Geoff Munns has been involved as a researcher in all aspects of the Fair Go Program since its inception, when a research partnership was formed with the Department’s Priority Schools Program to consider what works for students and their teachers in schools in Sydney’s South West. His publications over the 20 years have been across all the Fair Go projects, and have primarily focused on the development and implementation of the student engagement framework in schools serving low SES communities. Here he has worked closely with teachers, academics and students, and has highly valued listening to and sharing their ideas. This article gives a brief introduction to the background and ideas behind the program’s MeE Framework, as a guide to understanding how it has been important for the work described in all the articles in this edition.
The articles in this Special Edition of the journal refer, directly or indirectly, to the MeE Framework. As explained in Katina Zammit’s history of Fair Go in this edition, this framework has been central to the research and associated teaching changes carried out under the Fair Go Program over its 21 years.

################

### Tasks to complete
1. Rewrite the paragraph beginning "Geoff Munns has been involved" in the passage about the Fair Go Program more briefly, keeping its main facts.
2. Print the passage about the Fair Go Program from "Geoff Munns has" up to and including "in this edition.".
3. According to the passage about the Fair Go Program, who wrote the history of Fair Go included in this edition?

################

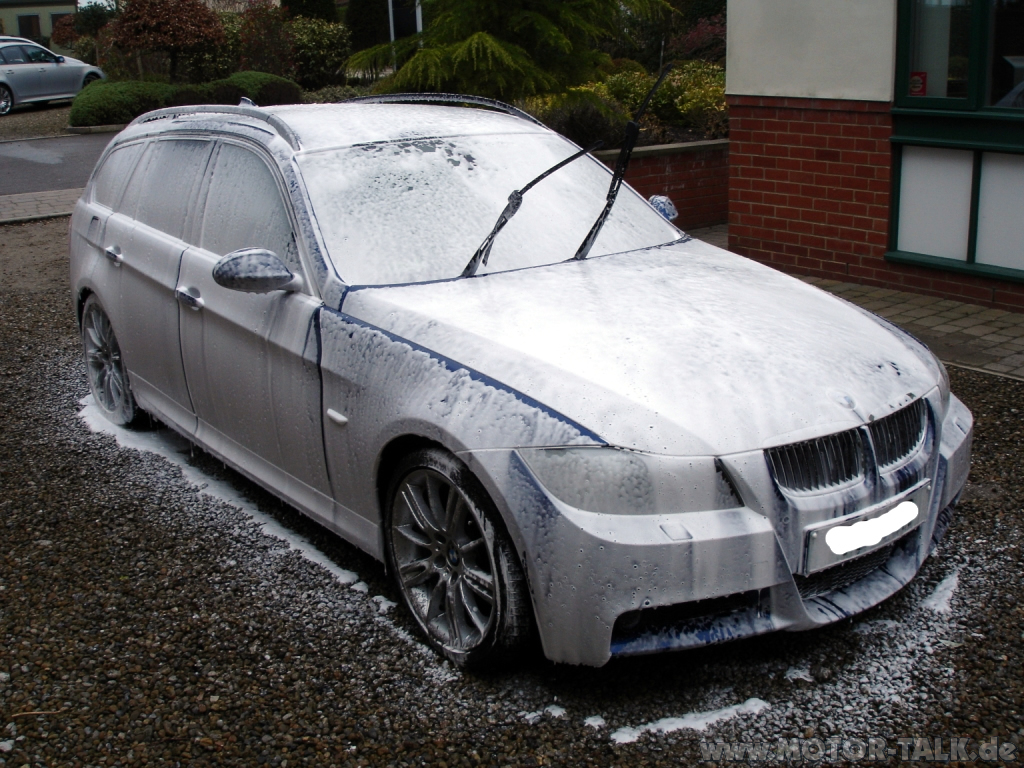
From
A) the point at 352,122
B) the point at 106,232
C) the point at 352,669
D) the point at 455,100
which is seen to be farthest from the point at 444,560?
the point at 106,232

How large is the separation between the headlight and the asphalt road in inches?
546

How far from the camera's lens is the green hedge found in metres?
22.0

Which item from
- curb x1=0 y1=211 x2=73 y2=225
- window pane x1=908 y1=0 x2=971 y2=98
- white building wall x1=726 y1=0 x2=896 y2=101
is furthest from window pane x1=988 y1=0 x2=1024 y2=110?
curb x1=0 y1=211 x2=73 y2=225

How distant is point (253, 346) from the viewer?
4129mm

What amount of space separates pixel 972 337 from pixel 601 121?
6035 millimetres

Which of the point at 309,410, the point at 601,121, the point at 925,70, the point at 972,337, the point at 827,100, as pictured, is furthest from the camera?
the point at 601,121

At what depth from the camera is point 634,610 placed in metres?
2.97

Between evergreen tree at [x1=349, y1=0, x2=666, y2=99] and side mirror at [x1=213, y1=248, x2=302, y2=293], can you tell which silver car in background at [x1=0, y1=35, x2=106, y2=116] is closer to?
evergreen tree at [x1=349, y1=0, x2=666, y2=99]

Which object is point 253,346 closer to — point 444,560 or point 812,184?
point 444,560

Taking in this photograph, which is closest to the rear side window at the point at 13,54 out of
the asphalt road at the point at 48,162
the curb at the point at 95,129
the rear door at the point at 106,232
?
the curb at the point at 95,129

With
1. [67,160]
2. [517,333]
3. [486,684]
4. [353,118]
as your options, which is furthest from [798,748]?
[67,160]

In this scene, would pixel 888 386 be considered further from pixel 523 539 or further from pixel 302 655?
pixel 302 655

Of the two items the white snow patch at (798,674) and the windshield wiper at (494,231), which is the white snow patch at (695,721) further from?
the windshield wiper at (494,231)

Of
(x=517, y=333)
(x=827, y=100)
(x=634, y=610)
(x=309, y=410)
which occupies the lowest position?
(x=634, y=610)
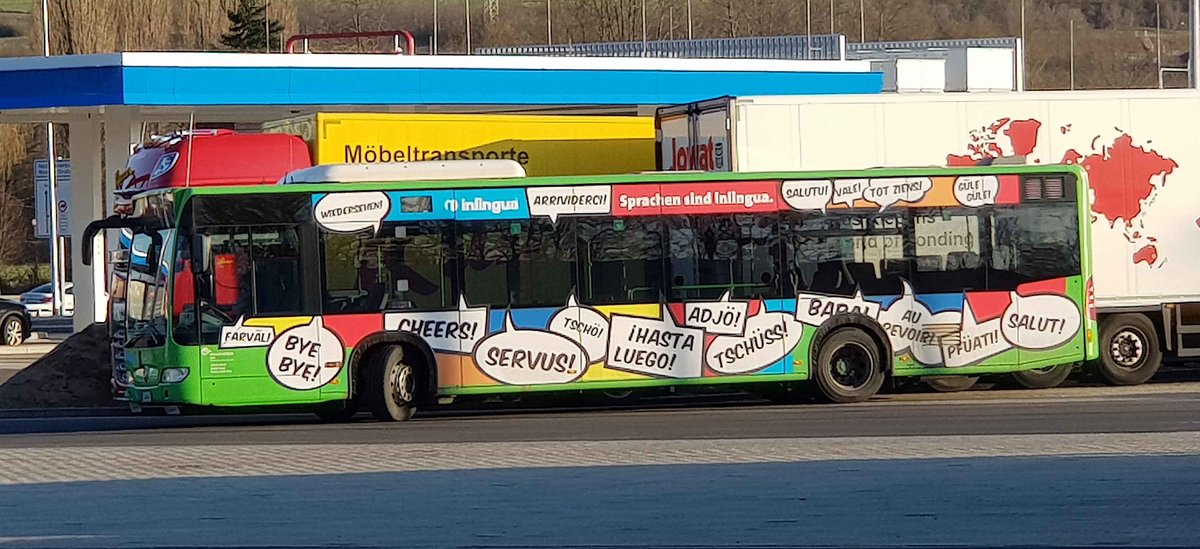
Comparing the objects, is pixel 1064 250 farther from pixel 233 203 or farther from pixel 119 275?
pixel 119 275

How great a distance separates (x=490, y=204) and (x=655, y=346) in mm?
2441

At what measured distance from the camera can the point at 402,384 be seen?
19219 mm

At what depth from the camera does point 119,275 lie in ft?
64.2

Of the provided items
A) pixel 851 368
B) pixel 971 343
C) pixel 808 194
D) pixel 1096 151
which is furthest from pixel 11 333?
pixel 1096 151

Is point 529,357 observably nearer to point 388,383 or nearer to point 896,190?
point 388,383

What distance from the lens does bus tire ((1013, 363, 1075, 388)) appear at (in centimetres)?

################

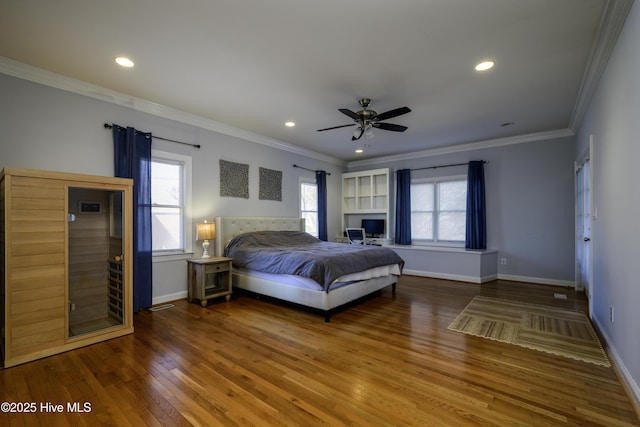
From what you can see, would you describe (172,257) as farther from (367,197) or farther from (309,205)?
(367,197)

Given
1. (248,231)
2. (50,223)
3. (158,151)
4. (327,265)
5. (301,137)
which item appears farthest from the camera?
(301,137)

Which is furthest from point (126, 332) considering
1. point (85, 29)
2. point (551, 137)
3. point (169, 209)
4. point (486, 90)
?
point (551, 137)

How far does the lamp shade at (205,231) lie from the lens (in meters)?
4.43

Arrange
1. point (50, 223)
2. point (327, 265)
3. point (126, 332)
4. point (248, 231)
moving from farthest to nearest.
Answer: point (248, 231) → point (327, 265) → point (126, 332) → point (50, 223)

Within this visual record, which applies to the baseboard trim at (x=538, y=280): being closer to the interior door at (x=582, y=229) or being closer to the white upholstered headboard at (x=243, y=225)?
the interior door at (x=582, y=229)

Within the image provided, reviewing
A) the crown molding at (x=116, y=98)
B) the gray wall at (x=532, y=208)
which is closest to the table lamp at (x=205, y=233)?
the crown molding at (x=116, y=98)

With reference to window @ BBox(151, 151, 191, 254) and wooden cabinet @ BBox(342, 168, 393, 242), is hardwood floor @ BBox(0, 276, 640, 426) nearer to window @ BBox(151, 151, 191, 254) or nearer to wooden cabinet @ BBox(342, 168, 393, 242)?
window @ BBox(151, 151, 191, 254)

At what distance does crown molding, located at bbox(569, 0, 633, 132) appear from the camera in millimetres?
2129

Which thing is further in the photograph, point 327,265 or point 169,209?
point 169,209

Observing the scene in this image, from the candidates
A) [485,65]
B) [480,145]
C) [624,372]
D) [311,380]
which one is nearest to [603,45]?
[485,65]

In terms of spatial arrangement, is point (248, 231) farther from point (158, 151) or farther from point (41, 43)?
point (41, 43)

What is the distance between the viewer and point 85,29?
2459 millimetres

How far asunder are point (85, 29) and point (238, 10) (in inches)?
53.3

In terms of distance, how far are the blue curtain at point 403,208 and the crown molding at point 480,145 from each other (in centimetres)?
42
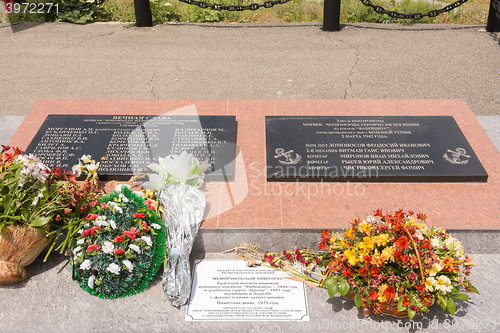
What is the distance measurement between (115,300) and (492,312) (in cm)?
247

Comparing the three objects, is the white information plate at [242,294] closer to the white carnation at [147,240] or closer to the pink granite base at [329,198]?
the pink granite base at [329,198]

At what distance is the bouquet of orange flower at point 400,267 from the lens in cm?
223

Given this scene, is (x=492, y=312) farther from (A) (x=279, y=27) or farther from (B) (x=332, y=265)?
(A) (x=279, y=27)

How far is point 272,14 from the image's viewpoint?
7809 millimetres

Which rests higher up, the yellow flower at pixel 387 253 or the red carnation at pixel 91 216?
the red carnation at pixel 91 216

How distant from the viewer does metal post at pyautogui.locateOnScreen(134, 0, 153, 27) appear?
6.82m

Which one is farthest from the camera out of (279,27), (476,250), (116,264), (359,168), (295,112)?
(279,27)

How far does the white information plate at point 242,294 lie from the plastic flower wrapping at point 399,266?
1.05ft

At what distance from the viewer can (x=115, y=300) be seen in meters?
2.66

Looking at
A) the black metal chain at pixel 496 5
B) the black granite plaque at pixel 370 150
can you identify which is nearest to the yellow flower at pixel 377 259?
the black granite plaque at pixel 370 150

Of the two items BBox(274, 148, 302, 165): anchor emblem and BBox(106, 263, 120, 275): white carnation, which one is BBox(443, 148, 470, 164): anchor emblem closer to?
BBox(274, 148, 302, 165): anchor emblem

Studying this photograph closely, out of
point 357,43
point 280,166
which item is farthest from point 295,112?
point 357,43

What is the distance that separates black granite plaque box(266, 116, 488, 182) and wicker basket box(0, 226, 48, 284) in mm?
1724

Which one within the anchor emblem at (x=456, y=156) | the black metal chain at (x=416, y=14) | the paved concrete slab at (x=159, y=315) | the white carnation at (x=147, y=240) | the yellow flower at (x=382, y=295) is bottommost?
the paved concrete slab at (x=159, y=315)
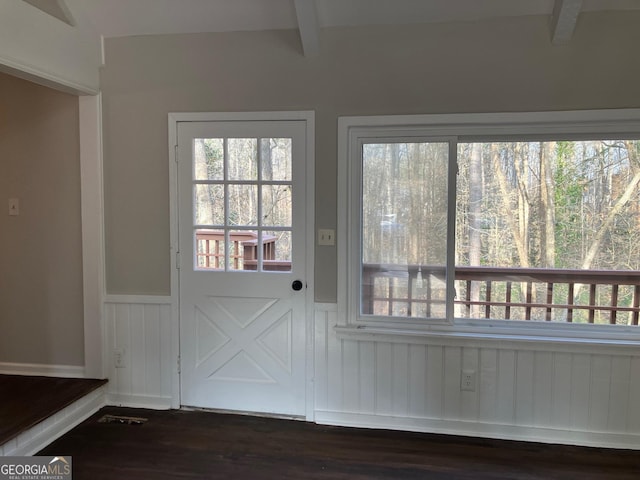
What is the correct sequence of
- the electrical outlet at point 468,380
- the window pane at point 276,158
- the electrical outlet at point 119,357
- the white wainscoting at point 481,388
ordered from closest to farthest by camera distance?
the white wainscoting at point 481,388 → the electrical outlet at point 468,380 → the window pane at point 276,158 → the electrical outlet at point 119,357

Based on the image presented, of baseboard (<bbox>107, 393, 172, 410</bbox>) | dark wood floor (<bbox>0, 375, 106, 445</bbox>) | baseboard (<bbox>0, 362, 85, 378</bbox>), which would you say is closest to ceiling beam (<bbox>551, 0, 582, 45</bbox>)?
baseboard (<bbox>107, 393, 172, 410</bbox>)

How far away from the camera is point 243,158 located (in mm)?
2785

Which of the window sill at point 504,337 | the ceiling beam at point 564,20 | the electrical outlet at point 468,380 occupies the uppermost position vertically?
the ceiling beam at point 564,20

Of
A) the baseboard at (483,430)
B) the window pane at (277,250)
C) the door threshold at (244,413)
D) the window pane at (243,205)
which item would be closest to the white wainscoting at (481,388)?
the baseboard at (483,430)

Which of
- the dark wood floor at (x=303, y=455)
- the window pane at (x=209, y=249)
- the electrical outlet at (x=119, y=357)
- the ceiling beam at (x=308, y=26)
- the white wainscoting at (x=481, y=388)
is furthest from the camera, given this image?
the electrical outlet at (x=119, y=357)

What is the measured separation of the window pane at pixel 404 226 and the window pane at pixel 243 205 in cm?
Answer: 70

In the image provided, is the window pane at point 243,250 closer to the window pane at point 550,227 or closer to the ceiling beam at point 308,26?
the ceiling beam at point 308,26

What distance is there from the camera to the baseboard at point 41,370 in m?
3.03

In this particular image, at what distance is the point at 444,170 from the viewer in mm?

################

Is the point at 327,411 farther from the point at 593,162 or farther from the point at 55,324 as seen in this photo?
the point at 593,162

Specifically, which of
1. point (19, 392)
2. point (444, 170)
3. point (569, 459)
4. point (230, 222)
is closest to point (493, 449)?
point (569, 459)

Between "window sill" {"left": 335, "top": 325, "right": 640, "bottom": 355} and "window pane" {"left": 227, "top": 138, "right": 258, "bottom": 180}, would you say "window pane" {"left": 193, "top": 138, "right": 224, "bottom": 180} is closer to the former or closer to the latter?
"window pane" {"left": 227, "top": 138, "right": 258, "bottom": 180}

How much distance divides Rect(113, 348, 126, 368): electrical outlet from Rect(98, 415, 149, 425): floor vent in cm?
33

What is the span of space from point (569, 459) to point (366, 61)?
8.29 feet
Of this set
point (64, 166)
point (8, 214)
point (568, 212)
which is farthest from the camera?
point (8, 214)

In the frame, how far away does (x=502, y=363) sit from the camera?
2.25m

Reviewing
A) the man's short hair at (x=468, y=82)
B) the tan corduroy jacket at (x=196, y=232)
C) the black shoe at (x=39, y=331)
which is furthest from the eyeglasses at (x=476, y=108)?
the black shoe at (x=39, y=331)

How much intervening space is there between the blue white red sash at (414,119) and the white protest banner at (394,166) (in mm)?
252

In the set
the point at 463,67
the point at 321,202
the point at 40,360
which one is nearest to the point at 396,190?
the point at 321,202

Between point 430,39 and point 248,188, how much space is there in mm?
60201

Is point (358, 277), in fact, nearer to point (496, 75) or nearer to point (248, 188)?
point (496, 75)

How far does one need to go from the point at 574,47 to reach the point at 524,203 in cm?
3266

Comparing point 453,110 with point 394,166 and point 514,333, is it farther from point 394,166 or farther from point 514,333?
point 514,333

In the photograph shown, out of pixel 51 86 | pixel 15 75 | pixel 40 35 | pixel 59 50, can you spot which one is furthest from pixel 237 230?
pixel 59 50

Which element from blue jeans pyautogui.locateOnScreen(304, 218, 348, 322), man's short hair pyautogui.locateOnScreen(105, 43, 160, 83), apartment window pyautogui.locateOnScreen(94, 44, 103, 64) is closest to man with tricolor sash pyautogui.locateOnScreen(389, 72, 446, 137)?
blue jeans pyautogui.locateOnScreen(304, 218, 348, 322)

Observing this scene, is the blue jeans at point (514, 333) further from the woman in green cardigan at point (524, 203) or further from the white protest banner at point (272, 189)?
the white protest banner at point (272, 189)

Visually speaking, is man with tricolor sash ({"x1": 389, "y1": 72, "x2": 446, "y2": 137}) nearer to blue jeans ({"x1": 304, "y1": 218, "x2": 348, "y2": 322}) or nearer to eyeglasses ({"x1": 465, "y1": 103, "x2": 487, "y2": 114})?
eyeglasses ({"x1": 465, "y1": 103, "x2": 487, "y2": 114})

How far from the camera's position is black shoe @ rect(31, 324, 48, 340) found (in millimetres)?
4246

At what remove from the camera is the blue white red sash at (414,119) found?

################

### Answers for this exercise
1. Geoff Munns has researched every part of the Fair Go Program since it began. At that time, a research partnership was formed with the Department's Priority Schools Program to study what works for students and teachers in schools in Sydney's South West. Over 20 years he has published across all the Fair Go projects. His work has focused mainly on developing and implementing the student engagement framework in schools serving low SES communities, and he has worked closely with teachers, academics and students. This article briefly introduces the background and ideas of the program's MeE Framework as a guide to the articles in this edition.

2.
Geoff Munns has been involved as a researcher in all aspects of the Fair Go Program since its inception, when a research partnership was formed with the Department’s Priority Schools Program to consider what works for students and their teachers in schools in Sydney’s South West. His publications over the 20 years have been across all the Fair Go projects, and have primarily focused on the development and implementation of the student engagement framework in schools serving low SES communities. Here he has worked closely with teachers, academics and students, and has highly valued listening to and sharing their ideas. This article gives a brief introduction to the background and ideas behind the program’s MeE Framework, as a guide to understanding how it has been important for the work described in all the articles in this edition.

3. Katina Zammit.